Désormais, les têtes d’affiche de SSG ne parviennent plus à remplir que par moitié une petite salle de cent âmes en Suisse romande. Quelques jours plus tôt, l’événement prévu au Tibits de Lausanne pour cette tournée, qui passe aussi par Zurich, Berne et Lugano, a dû être annulé. Faute d’inscriptions selon le restaurant. En raison de pressions et de menaces selon les organisateurs.
Friture sur la ligne
L’explication de ces perturbations pour le mouvement – qui refuse de communiquer sur ses troupes en Suisse, mais y compterait une centaine de bénévoles, dont une vingtaine en Romandie, selon nos sources – n’est pas à chercher dans un désintérêt de la protection de la vie marine. Mais plutôt dans la stratégie de ses dirigeants. Depuis le renvoi du fondateur, Paul Watson, et la scission entre Sea Shepherd Global et ses antennes française, britannique et brésilienne, en 2022, les quatre nouveaux chefs du mouvement Alex Cornellisen, Peter Hammarstedt, Geert Vons et Jeff Hansen ont rompu toute communication avec leur ancien mentor et évitent consciencieusement le sujet.
(Re)lire notre interview de Lamya Essemlali: «Paul Watson ne négociera pas d’accord avec les Japonais et il ne s’excusera pas»
«Ce putsch a fait naître une scission à l’échelle mondiale au sein du mouvement, écrit Sea Shepherd France, resté loyal au fondateur, dans un communiqué paru le 26 septembre (…) Sea Shepherd Global a pris le contrôle d’antennes qui ne sont pas propriétaires du nom et du logo et qui dépendent désormais d’elle (Belgique, Allemagne, Italie, Espagne, Australie, Suisse…). Ces antennes ont, elles aussi, évincé le capitaine Watson, sans même en avertir leurs sympathisants et ont changé radicalement le cap de leurs actions.»
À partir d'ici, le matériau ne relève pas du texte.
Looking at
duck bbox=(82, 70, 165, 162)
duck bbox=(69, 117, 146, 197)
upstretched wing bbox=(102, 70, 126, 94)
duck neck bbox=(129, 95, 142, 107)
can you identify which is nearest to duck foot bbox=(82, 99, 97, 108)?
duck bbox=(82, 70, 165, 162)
Seulement voilà, depuis l’arrestation de Paul Watson en juillet dernier, les quatre anciens disciples ne peuvent plus éviter les questions à son propos. Au sein de leurs propres équipes, on soulève LE sujet qui fâche et on exige plus de transparence. Pour le bien de notre enquête, nous sommes parvenus à nous entretenir avec plusieurs bénévoles, malgré le blocus que Sea Shepherd Switzerland (SSS) a tenté de mettre en place suite à notre appel à témoins:
Parmi nos sources, certaines ont été poussées vers la porte parce qu’elles ont exprimé un peu trop clairement leur soutien à Paul Watson, d’autres font encore partie de l’association et s’interrogent sur ses nouvelles méthodes. Toutes ont souhaité rester anonymes pour éviter les représailles. Nous ne préciserons donc ni leur identité, ni leur poste au sein de l’organisation.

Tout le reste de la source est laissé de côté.